Verzoekers dienden een klacht in bij de gemeente over gedragingen van twee medewerkers van die gemeente. De gemeente deelde verzoekers schriftelijk mee dat hun klachten ter advies zouden worden voorgelegd aan "de gemeentelijke ombudsman", de heer X. De heer X is voorzitter van de commissie voor bezwaar- en beroepschriften en is door de gemeenteraad aangewezen als "gemeentelijk ombudsman". In reactie hierop lieten verzoekers weten dat zij hun twijfels hadden over de objectiviteit van de heer X en dat zij hem daarom wraakten en de gemeente verzochten een andere ombudsman in te huren. De gemeente wees dit verzoek af.
Verzoekers klaagden over de afwijzing van hun verzoek.

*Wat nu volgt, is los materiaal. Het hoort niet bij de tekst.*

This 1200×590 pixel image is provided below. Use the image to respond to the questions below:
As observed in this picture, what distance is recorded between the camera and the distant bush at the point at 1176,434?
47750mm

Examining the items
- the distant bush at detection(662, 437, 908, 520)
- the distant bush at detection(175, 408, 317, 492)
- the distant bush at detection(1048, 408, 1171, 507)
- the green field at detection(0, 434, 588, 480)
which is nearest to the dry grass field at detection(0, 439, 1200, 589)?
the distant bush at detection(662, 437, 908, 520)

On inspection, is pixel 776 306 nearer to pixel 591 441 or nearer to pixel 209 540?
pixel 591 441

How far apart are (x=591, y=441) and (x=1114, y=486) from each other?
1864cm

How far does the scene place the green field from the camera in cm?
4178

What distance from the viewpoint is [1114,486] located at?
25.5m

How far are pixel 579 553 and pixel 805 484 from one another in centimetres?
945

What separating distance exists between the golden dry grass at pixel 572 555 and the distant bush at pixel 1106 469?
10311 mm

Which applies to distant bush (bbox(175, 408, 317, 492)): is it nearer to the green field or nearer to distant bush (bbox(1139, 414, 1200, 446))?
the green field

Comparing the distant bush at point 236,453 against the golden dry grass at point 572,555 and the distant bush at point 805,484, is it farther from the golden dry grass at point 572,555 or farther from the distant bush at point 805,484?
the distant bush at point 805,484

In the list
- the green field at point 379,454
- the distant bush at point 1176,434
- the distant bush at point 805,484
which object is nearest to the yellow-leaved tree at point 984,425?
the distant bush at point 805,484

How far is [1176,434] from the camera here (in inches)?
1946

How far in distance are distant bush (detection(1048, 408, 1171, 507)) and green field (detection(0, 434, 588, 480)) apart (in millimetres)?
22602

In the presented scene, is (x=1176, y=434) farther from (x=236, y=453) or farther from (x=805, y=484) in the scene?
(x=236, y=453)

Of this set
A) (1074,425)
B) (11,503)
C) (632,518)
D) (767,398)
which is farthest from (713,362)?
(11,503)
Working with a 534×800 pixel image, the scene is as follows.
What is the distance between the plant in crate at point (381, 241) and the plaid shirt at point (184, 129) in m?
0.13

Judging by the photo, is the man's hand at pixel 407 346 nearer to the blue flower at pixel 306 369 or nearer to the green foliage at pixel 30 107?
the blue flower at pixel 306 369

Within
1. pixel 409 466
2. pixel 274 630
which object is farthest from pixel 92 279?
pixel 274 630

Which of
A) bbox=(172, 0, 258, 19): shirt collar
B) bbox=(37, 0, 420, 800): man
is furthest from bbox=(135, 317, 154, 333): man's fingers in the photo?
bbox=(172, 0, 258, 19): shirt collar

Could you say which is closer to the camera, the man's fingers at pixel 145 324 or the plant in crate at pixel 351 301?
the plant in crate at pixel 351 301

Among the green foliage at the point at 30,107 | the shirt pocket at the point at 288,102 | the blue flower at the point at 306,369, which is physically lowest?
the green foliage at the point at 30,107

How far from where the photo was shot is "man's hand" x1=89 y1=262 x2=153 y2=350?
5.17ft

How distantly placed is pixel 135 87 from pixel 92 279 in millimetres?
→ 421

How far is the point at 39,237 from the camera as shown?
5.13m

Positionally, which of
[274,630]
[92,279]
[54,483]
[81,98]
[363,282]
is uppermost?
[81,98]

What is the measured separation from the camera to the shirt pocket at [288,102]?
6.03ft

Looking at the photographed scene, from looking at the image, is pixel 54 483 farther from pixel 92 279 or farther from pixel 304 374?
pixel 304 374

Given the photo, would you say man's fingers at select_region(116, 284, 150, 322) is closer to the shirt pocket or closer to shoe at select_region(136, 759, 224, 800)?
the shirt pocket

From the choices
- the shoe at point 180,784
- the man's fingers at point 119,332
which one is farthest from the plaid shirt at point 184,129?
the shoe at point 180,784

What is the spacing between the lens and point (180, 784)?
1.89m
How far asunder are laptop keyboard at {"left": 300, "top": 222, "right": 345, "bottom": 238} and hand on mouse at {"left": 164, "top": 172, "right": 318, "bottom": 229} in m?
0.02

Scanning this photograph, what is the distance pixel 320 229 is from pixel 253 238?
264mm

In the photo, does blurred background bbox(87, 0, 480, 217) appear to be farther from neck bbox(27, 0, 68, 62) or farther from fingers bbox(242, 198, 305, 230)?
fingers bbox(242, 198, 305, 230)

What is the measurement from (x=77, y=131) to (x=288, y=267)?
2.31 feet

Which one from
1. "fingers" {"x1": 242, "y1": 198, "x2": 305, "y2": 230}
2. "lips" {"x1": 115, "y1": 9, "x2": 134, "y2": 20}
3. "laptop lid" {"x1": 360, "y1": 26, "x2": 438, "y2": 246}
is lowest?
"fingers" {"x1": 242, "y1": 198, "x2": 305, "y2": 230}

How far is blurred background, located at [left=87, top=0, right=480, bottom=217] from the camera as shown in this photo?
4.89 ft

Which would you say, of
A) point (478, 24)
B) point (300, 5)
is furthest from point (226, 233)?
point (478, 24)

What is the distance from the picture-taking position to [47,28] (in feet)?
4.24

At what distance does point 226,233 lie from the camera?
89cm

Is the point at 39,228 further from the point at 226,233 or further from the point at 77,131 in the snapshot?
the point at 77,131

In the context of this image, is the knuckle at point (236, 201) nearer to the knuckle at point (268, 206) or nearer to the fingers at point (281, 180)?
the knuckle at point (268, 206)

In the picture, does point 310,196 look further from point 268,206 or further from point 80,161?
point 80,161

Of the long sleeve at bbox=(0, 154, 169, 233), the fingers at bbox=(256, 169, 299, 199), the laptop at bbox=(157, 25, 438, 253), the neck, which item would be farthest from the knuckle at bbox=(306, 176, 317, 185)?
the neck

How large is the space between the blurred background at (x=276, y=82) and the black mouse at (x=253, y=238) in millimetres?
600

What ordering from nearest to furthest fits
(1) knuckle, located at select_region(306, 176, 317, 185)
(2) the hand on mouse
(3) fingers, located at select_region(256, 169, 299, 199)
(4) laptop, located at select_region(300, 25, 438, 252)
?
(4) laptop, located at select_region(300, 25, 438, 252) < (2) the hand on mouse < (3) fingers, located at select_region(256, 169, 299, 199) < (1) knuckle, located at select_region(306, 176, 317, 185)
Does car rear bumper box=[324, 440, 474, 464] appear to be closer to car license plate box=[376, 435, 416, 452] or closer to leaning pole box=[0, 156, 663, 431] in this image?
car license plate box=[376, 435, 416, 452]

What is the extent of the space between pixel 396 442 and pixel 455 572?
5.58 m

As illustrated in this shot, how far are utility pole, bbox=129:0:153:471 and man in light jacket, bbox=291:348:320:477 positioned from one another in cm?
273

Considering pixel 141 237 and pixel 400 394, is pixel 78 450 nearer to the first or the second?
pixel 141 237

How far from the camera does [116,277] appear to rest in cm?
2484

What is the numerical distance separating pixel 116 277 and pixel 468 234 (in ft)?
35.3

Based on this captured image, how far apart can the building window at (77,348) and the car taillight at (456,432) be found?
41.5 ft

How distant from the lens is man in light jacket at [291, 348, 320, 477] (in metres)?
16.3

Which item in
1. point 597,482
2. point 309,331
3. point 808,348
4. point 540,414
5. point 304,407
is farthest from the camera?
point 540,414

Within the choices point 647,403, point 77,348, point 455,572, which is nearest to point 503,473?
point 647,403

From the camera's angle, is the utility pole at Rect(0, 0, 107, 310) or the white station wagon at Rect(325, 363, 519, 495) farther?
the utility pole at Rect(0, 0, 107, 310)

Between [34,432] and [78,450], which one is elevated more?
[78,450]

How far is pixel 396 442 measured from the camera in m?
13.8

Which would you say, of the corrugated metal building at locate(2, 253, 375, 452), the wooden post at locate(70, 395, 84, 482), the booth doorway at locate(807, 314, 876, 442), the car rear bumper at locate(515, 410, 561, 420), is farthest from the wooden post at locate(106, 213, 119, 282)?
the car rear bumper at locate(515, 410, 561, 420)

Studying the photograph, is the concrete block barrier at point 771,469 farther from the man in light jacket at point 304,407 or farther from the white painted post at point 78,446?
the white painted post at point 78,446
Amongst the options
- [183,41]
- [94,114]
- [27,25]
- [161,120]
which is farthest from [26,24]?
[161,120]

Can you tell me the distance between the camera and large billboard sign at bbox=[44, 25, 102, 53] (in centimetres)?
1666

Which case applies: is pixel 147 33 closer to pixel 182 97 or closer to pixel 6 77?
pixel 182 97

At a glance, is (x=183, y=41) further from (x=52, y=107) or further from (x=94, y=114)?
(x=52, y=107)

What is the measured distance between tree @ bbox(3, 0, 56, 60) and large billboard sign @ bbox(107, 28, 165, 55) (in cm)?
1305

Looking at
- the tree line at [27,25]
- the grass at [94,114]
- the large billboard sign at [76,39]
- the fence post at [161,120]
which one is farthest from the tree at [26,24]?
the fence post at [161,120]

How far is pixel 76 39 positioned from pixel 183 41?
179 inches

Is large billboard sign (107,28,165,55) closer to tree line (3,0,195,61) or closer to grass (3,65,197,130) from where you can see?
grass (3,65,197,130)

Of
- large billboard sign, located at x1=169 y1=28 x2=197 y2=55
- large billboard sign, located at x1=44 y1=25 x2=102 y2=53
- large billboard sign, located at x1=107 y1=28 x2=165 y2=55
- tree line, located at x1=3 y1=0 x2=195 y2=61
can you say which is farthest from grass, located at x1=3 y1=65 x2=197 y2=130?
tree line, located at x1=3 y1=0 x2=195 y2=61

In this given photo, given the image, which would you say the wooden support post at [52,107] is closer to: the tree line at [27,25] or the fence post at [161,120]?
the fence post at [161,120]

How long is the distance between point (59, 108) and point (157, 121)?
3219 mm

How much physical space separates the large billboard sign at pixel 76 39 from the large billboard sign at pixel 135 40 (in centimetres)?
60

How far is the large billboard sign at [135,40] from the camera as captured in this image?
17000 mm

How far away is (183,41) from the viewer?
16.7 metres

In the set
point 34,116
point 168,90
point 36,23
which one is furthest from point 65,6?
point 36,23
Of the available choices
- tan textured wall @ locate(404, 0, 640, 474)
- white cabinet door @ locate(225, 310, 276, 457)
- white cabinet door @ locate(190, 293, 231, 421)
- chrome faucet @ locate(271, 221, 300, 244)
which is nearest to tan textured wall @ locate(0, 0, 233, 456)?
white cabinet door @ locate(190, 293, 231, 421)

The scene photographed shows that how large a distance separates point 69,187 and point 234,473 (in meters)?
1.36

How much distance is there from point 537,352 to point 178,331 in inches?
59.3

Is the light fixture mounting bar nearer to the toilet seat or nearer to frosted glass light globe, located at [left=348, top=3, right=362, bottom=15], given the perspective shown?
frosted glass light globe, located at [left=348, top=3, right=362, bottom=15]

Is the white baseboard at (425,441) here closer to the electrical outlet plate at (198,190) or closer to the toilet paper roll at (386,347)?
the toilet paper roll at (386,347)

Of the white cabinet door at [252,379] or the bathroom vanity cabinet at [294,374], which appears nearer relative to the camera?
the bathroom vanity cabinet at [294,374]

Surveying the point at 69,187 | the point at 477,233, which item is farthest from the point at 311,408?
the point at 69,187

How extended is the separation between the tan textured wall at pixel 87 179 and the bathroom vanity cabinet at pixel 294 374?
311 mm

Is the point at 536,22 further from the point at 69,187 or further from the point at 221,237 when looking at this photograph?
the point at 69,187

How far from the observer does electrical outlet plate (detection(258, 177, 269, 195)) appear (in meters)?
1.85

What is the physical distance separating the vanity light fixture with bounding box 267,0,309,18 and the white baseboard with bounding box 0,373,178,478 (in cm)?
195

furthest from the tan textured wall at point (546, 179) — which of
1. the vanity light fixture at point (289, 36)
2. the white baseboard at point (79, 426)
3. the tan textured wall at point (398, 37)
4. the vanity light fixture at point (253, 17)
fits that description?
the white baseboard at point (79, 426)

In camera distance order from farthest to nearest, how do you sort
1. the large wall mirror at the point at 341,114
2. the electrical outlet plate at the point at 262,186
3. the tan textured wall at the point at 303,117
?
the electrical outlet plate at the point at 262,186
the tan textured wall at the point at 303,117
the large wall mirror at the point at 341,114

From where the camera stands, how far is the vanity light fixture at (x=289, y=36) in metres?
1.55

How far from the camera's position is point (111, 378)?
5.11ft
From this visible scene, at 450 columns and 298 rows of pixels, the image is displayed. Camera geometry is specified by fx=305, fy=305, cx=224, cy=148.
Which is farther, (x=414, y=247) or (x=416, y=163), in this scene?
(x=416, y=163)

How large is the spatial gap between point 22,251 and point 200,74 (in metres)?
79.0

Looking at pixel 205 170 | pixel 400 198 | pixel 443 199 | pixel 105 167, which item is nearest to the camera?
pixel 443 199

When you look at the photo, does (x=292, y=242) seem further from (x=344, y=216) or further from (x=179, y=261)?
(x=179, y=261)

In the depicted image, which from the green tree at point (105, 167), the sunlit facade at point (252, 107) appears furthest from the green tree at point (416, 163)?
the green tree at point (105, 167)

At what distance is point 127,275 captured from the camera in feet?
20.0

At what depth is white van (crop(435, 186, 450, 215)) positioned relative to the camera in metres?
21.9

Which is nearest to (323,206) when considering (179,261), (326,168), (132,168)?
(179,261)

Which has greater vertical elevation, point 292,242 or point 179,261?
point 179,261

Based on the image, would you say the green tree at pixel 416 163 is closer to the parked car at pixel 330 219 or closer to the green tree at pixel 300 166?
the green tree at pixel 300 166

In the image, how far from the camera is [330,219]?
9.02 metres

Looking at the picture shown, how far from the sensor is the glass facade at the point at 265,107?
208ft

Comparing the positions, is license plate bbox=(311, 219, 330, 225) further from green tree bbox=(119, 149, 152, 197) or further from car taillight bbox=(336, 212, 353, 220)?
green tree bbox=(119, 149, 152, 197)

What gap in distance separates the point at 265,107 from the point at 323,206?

De Nationale ombudsman overwoog dat de Algemene wet bestuursrecht (Awb) geen specifieke eisen stelt aan de persoon of commissie belast met de behandeling van en advisering over klachten, zoals bedoeld in afdeling 9.1.3 Awb, en dat de samenstelling van de klachtadviescommissie geheel wordt overgelaten aan het bestuursorgaan. Volgens de Nationale ombudsman kunnen de commissieleden ofwel allemaal afkomstig zijn uit de eigen organisatie ofwel allemaal of deels afkomstig zijn van buiten de organisatie. De klachtadviespersoon of -commissie is derhalve niet noodzakelijkerwijs onafhankelijk. Verder overwoog hij dat de wet niet uitsluit dat (de voorzitter van) de commissie voor bezwaar- en beroepschriften tevens de rol vervult van klachtadviesinstantie. Tevens overwoog de Nationale ombudsman dat de eisen betreffende de onpartijdigheid en onafhankelijkheid van de ombudsman, neergelegd in de bepalingen die volgens de Wet extern klachtrecht in de Gemeentewet worden opgenomen (per 1 januari 2006), niet gelden voor een klachtadviesinstantie, zoals bedoeld in afdeling 9.1.3 Awb. In tegenstelling tot de klachtadviesinstantie, behandelt de ombudsman klachten over het bestuursorgaan in het kader van de externe klachtbehandeling en spreekt hij in een rapport zelf een oordeel uit over de gegrondheid van de klacht. Uit het bovenstaande volgt volgens de Nationale ombudsman dat een klachtadviesinstantie en een ombudsman niet alleen verschillende taken hebben, maar dat aan beide instanties ook niet dezelfde eisen worden gesteld. Ook overwoog de Nationale ombudsman dat met het opnemen van de definitiebepaling van het begrip ombudsman (in artikel 9:17 Awb) is beoogd de naam ombudsman te beschermen. Onder ombudsman worden alleen die klachtinstanties verstaan die voldoen aan de vereisten die in titel 9.2 van de Awb en in de Gemeentewet, de Provinciewet en de Waterschapswet zijn opgenomen. De Nationale ombudsman overwoog dat er geen of onvoldoende feiten of omstandigheden waren die de gemeente aanleiding hadden moeten geven om niet meer uit te gaan van het door haar in de heer X als klachtadviesinstantie gestelde vertrouwen. Van strijd met het verbod van vooringenomenheid was volgens de Nationale ombudsman geen sprake. Hij achtte de onderzochte gedraging behoorlijk.